Exploring the Origin of Differential Binding Affinities of Human Tubulin Isotypes αβII, αβIII and αβIV for DAMA-Colchicine Using Homology Modelling, Molecular Docking and Molecular Dynamics Simulations

Tubulin isotypes are found to play an important role in regulating microtubule dynamics. The isotype composition is also thought to contribute in the development of drug resistance as tubulin isotypes show differential binding affinities for various anti-cancer agents. Tubulin isotypes αβ(II), αβ(III) and αβ(IV) show differential binding affinity for colchicine. However, the origin of differential binding affinity is not well understood at the molecular level. Here, we investigate the origin of differential binding affinity of a colchicine analogue N-deacetyl-N-(2-mercaptoacetyl)-colchicine (DAMA-colchicine) for human αβ(II), αβ(III) and αβ(IV) isotypes, employing sequence analysis, homology modeling, molecular docking, molecular dynamics simulation and MM-GBSA binding free energy calculations. The sequence analysis study shows that the residue compositions are different in the colchicine binding pocket of αβ(II) and αβ(III), whereas no such difference is present in αβ(IV) tubulin isotypes. Further, the molecular docking and molecular dynamics simulations results show that residue differences present at the colchicine binding pocket weaken the bonding interactions and the correct binding of DAMA-colchicine at the interface of αβ(II) and αβ(III) tubulin isotypes. Post molecular dynamics simulation analysis suggests that these residue variations affect the structure and dynamics of αβ(II) and αβ(III) tubulin isotypes, which in turn affect the binding of DAMA-colchicine.

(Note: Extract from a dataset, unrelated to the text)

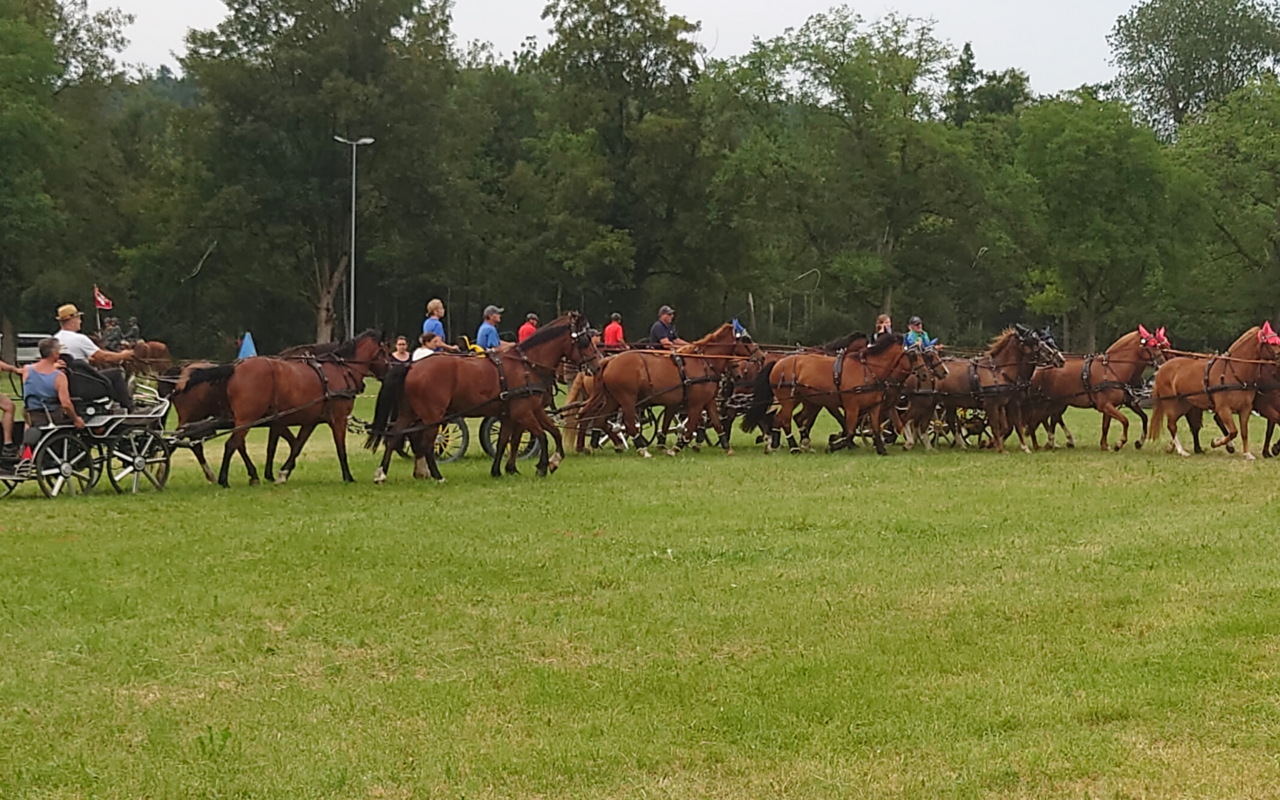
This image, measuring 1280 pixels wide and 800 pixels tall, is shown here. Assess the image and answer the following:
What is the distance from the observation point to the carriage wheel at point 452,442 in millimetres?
18094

Further, the binding free-energy calculation shows that αβ(IV) tubulin isotype has the highest binding free-energy and αβ(III) has the lowest binding free-energy for DAMA-colchicine. The order of binding free-energy for DAMA-colchicine is αβ(IV) ≃ αβ(II) >> αβ(III). Thus, our computational approaches provide an insight into the effect of residue variations on differential binding of αβ(II), αβ(III) and αβ(IV) tubulin isotypes with DAMA-colchicine and may help to design new analogues with higher binding affinities for tubulin isotypes.